ENGLISH SUMMARY : Introduction: As a new speciality in many African countries, Emergency Medicine in Tanzania was recognised in 2011. The aim of the study was to analyse the resources available for emergency care in public hospitals’ acute intake areas by evaluating the equipment, human resource (availability and composition) and supportive (radiological and laboratory) services. Methods: The study was a prospective, cross-sectional design covering 98% of regional and district hospitals, both as first referral point from primary health facilities i.e. dispensaries and health centres. We directly inspected facilities and equipment and employed a structured checklist adopted from the Emergency Medicine Society of South Africa (EMSSA) to capture the data. The investigator also interviewed both the head of the acute intake area/Medical Officer In Charge while the staff working in the area was visited to check the accuracy of the data collection, as well as to provide details on the staffing composition. Results: Among the hospitals surveyed, there was a deficit of human resources, equipment and medications for resuscitating and stabilising acutely ill patients. An oxygen supply was present in 30% of cases while a bag valve mask was found in only 18% of cases.
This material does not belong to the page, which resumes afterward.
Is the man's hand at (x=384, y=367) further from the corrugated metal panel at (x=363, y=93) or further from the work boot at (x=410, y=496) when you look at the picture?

There was no nebuliser or set of equipment for intubation or ventilation. A working pulse oxymeter was observed in 20% of the hospitals, cardiac monitoring was possible in 3% and none had a defibrillator. Amiadorone was available in 4% of the hospitals, potassium chloride in 9% and Verapamil was present in only 7%. An x-ray service was absent in 37% of hospitals; in 25% the reason given was ‘waiting for repair’ and there was not a single CT-scanner among the hospitals. While the main service providers in acute intake areas were the least qualified health personnel (clinical officer in 99% and health attendant in 99%), only 10% of the acute intake areas had access to consultant from any specialty . Conclusion: The study identified deficits in equipment and human resources quality and quantity across regional and district hospitals in Tanzania. A shortage of supplies, misallocation of the resources, a long awaiting repair time and inadequate training in life support skills partly contributed to the deficit observed.